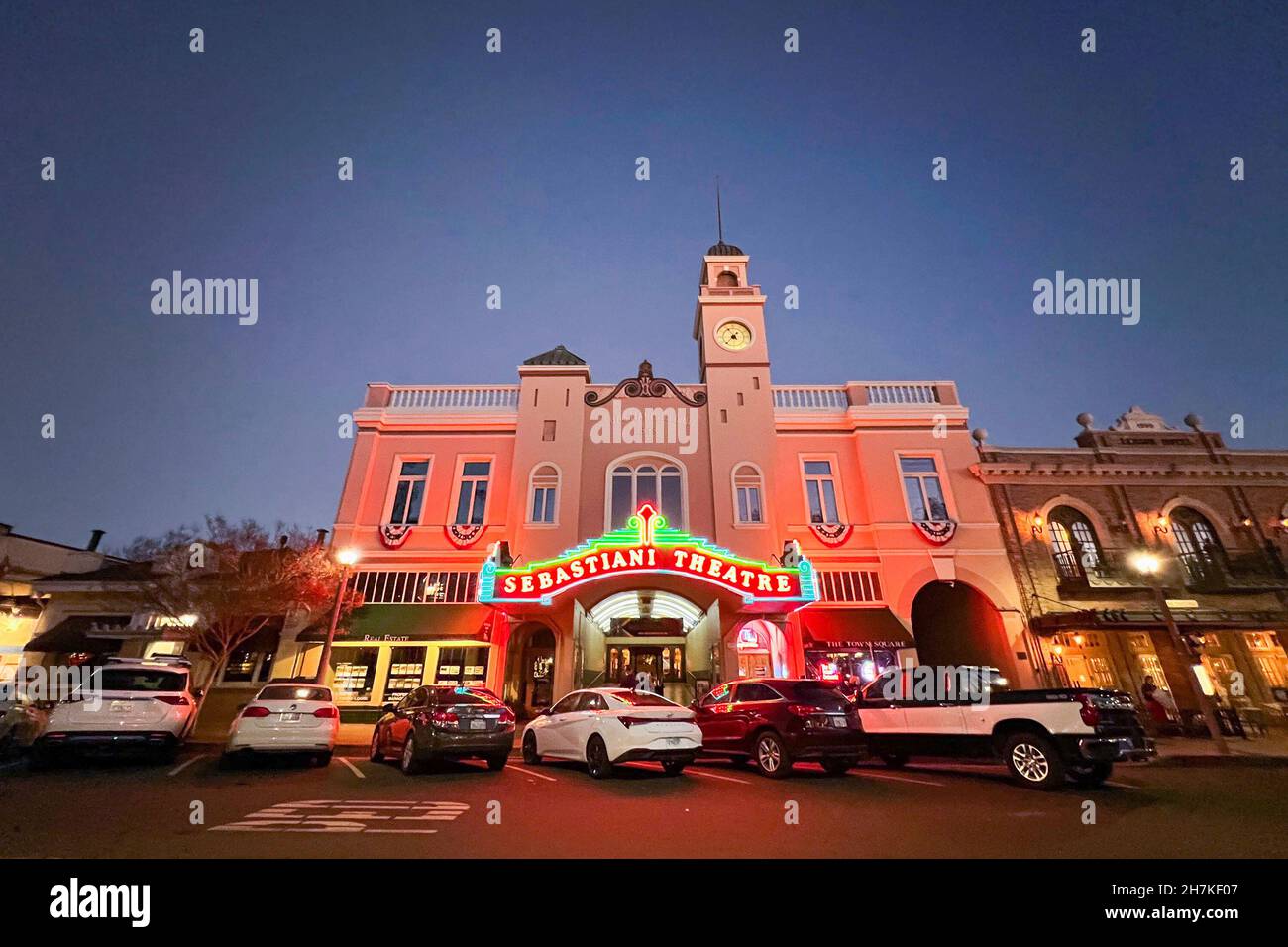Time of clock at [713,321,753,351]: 4:36
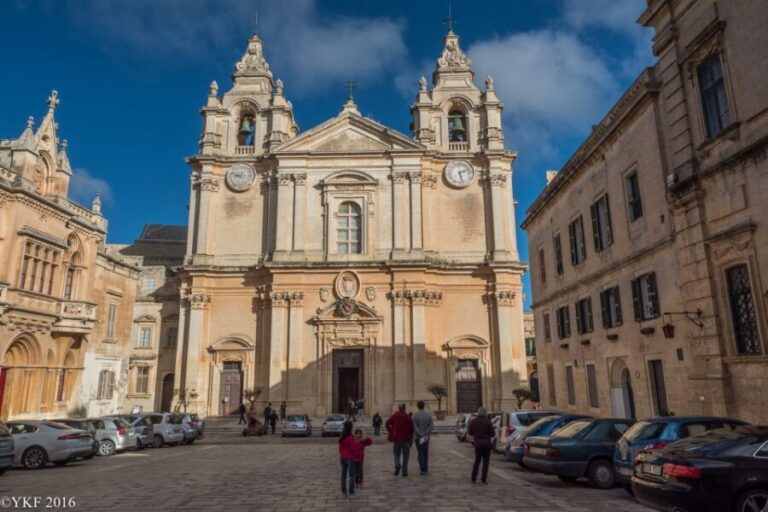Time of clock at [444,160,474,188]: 2:27
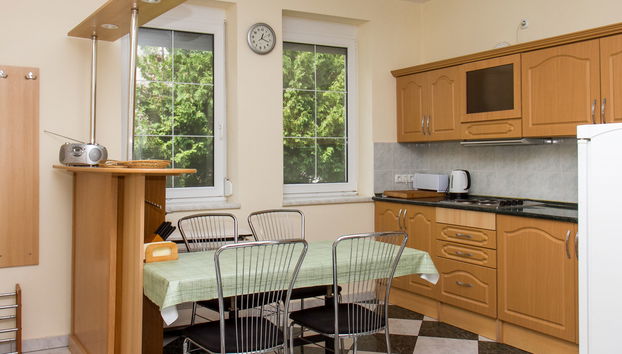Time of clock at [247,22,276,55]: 12:17
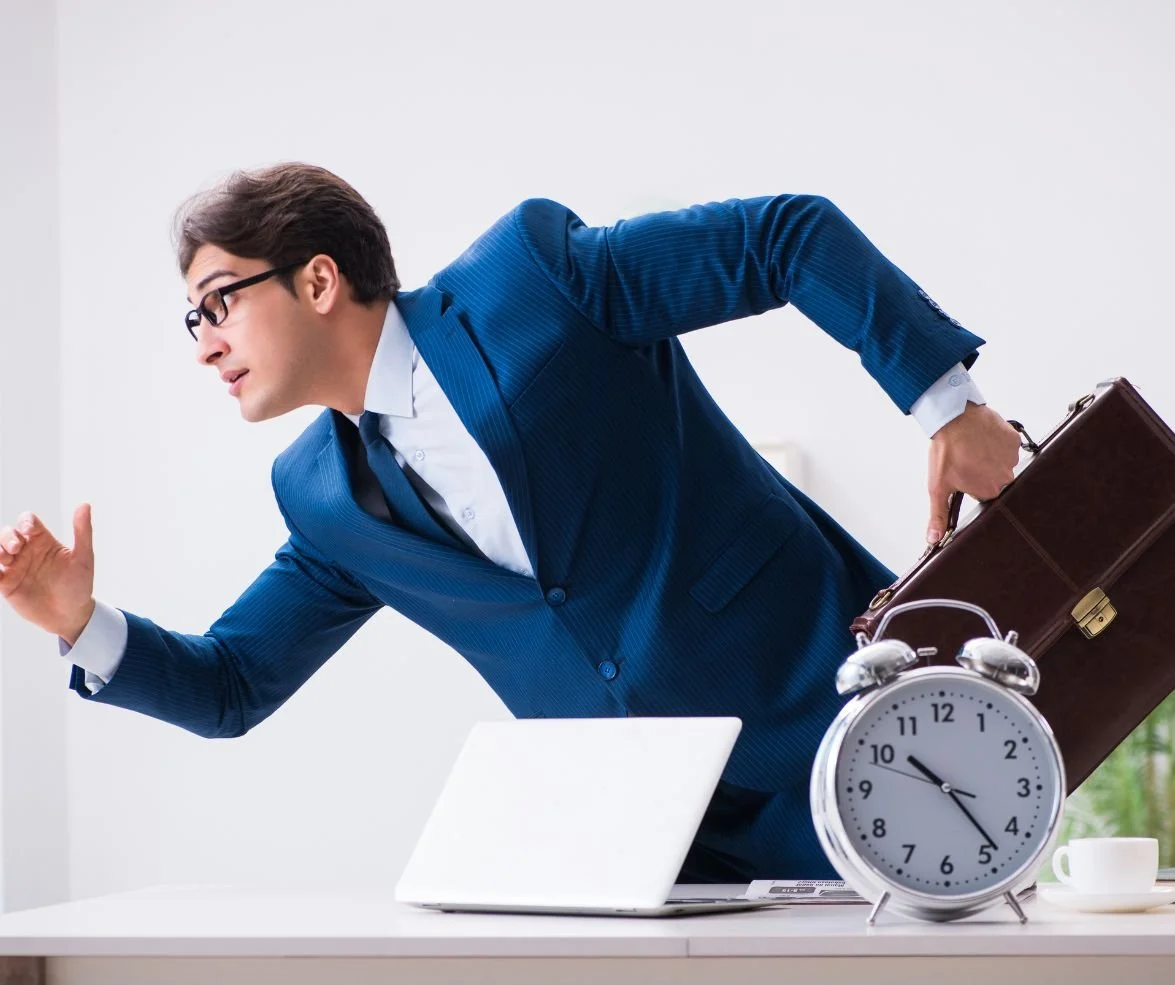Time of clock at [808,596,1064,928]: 10:23
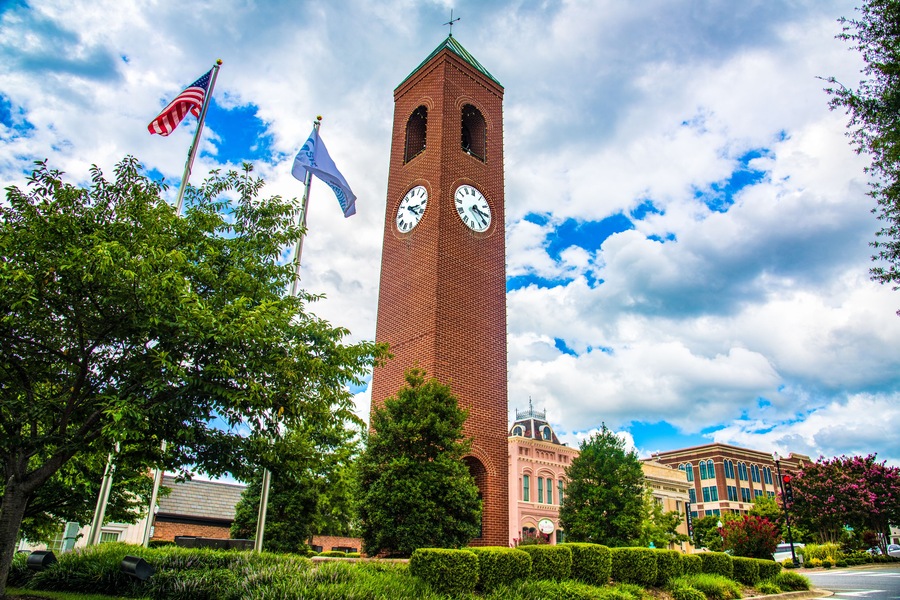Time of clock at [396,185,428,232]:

**Exercise description**
Change "Time of clock" to "Clock time" in every line of the material above, and leave everything else as it is. Don't include the pictures in your answer.

**Output for this exercise**
Clock time at [713,321,753,351]: 4:36
Clock time at [444,160,474,188]: 2:27
Clock time at [247,22,276,55]: 12:17
Clock time at [808,596,1064,928]: 10:23
Clock time at [396,185,428,232]:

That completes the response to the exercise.